This is meant to be that way. If the original authors intended these errors to be recoverable, they would have opted to raise an exception instead of triggering a fatal error.

I'm planning to open a ticket next week to discuss this topic and propose a more sustainable alternative, because it's not a good design. The Python session crashes without producing a traceback, making it impossible for users to understand what caused the fatal error. It's also untestable: you can try catch a SystemError to intercept sys.exit(1), but the pmb object is now in an indeterminate state and cannot be used safely. In fact, the tearDown() method might call a pmb method to clean up the data.frame, and thus trigger undefined behavior.

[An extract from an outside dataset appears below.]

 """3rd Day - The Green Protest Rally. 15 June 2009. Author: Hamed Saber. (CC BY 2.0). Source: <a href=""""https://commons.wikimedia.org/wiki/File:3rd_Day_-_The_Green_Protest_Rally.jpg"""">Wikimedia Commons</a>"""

As part of this discussion, I'll also touch upon the print statements, which print warnings to stdout instead of stderr, making it more difficult to investigate issues in a slurm job where stdout and stderr and redirected to different files. In addition, print statements don't show the filename and line number to help you diagnose the source of the error, something that logging.warn() does. The advantage of logging is that you can set a severity level for each message, and users can decide globally which severity level should raise an exception. This way, they don't need to pass hard_check to methods. These logs can also be captured in unit tests, which is more convenient than using a contextlib to temporarily redirect stdout to a stream (not to mention the surprise if you capture more than 1 print statement in the same stream).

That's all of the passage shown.